_LIST OF TASKS:_
**a.** Decide whether each statement below agrees with the essay on data privacy regulation, answering yes or no and quoting the exact words of the essay that settle it: (i) the essay attributes the decision in Sorrell v. IMS Health to the Supreme Court; (ii) the essay holds that a law limiting only Facebook's collection of user data for targeted advertising would be content-neutral; (iii) the statute at issue in Sorrell was intended to protect physicians' privacy.
**b.** Carry the essay on data privacy regulation forward from its final sentence, in the same formal register.

_TEXT SHOWN:_

Computers, Privacy & the Constitution

A New Regulatory Scheme for Protecting Data Privacy

-- By JackFurness - 29 Apr 2021

Technology and the law go hand in hand. New technologies create a need for legislation to regulate previously unknown or unforeseeable behavior, but when the law fails to keep pace with technological growth, corporations tend to do what they do best: find ways to exploit these gaps for profit. Innovation has birthed a vast and pervasive trade in consumers’ data, but half a century on from the dawn of the internet, the ‘data economy’ has easily outgrown a regulatory framework that was never meant to constrain such activities. In the Wild West of the data economy, a piecemeal set of state and federal regulations, ill-suited constitutional provisions, and judge-made common law work to prevent the wholesale theft of user data for profit, but these efforts are a band-aid at best.

Without a new framework for data privacy, the band-aids can do little to stop the bleeding. However, a regulatory scheme pervasive enough to rein in data mining must surmount a dizzying array of legal challenges. One of the most significant of these is the constitutional commercial speech doctrine. Couched in a broad reading of the First Amendment, commercial speech doctrine requires that laws regulating the “speech” of corporations be carefully tailored to achieve the State’s goals and that the enacting government demonstrate a substantial interest that the law protects.

Recently, in Sorrell v. IMS Health, the Supreme Court clarified the contours of this doctrine as it applies to the data economy, making two points clear. First, the data privacy regulatory scheme must be either content-neutral or based on broad sectoral legislation resting on sweeping economic policy reforms. Second, the framework must focus not on the particular forms of speech to be regulated, but rather on the individual rights to be protected. Crafting a legislative proposal that meets these criteria is no easy task, but it’s here that the work must be done.

The Blueprint: A New Scheme for Regulating Commercial Speech

Early efforts to craft data privacy laws have largely been ineffective and may even do more harm than good. The statute at issue in Sorrell, for example, attempted to protect physicians’ privacy but instead led to the ossification of an expansive reading of the First Amendment that treats data mining as a protected form of speech. Thus, however counterintuitive it may seem, a systemic overhaul of the regulatory framework is less likely to offend commercial free speech doctrine.

A Non-Discriminatory Approach to Data Privacy

The first requirement for a data privacy regulatory scheme post- Sorrell is that the law must not discriminate on the basis of the entity doing the speaking. This can be accomplished either by making the law content-neutral or otherwise situating it in a sweeping overhaul of economic policy, broad enough to avert any challenges that the law unfairly targets individual sectors or actors.

Content-Neutrality

A national data privacy law could avoid the pitfalls of Sorrell altogether by being content-neutral. That is, the law should limit, prohibit, or regulate the transfer of data wholesale, rather than attempt to do so only for certain types of data. While it is tempting to single out the most culpable actors with targeted litigation, such a law would violate the basic notion that commercial speech regulations must be justified without reference to the content of the regulated speech. Thus, a law that solely limits the ability of Facebook to collect user data for targeted advertising would be a violation of this principle, as would a law that prevents Google from harvesting a certain type of data from their users. Lawmakers should instead avoid naming or recognizing particular industries or actors altogether, crafting a law that applies with equal force from Big Tech on down.

_EXTRACTED RECORDS:_
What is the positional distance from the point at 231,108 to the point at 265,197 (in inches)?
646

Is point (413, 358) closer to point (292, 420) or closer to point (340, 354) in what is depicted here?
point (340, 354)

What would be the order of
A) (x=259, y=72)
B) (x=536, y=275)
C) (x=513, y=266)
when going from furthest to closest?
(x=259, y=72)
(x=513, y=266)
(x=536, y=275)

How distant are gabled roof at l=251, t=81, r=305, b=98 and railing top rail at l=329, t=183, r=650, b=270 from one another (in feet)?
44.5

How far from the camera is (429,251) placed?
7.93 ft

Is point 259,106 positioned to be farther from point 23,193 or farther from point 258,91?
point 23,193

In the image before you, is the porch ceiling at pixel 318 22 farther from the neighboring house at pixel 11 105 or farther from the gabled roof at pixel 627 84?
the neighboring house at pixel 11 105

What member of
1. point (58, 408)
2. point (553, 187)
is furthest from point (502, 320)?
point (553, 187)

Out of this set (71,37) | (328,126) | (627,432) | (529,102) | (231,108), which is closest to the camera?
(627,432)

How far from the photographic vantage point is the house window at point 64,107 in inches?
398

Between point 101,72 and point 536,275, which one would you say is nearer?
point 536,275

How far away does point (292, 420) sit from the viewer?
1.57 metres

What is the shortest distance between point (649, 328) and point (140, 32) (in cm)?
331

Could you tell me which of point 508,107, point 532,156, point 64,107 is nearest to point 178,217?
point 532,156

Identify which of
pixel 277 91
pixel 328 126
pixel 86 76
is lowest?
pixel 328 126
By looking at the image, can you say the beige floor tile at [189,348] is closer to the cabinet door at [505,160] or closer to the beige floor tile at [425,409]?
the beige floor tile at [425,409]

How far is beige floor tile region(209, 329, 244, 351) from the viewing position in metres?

_RESULTS IN ORDER:_
**a.**
(i) Yes: "Recently, in Sorrell v. IMS Health, the Supreme Court clarified the contours of this doctrine"
(ii) No: "a law that solely limits the ability of Facebook to collect user data for targeted advertising would be a violation of this principle"
(iii) Yes: "The statute at issue in Sorrell, for example, attempted to protect physicians’ privacy"

**b.**
A New Economic Policy Arrangement

A more aspirational approach would be to situate the regulation within an even broader set of economic policy initiatives. The Securities and Exchange Act of 1934 regulates the entities that trade securities, such as the New York Stock Exchange, as well as the act of trading itself, including the transfer of securities whether physical or virtual. The legal basis for such a regulation is Congress’ power to regulate interstate commerce. Today, securities can be bought and sold with the tap of a finger on a smartphone, and yet these ethereal, effortless transactions are still regulated by the Securities and Exchange Commission (SEC).

Much in the same way that the SEC regulates the transaction of securities, Congress could establish a new, independent agency to regulate the commercial exchange of consumers’ data. The mandate of such a commission would be to protect consumers and maintain orderly markets for consumer data like the SEC does for securities. This commission could require corporations that trade in user data to follow proper guidelines, set by the commission in a way that maximize privacy and shift control over user data into the hands of consumers.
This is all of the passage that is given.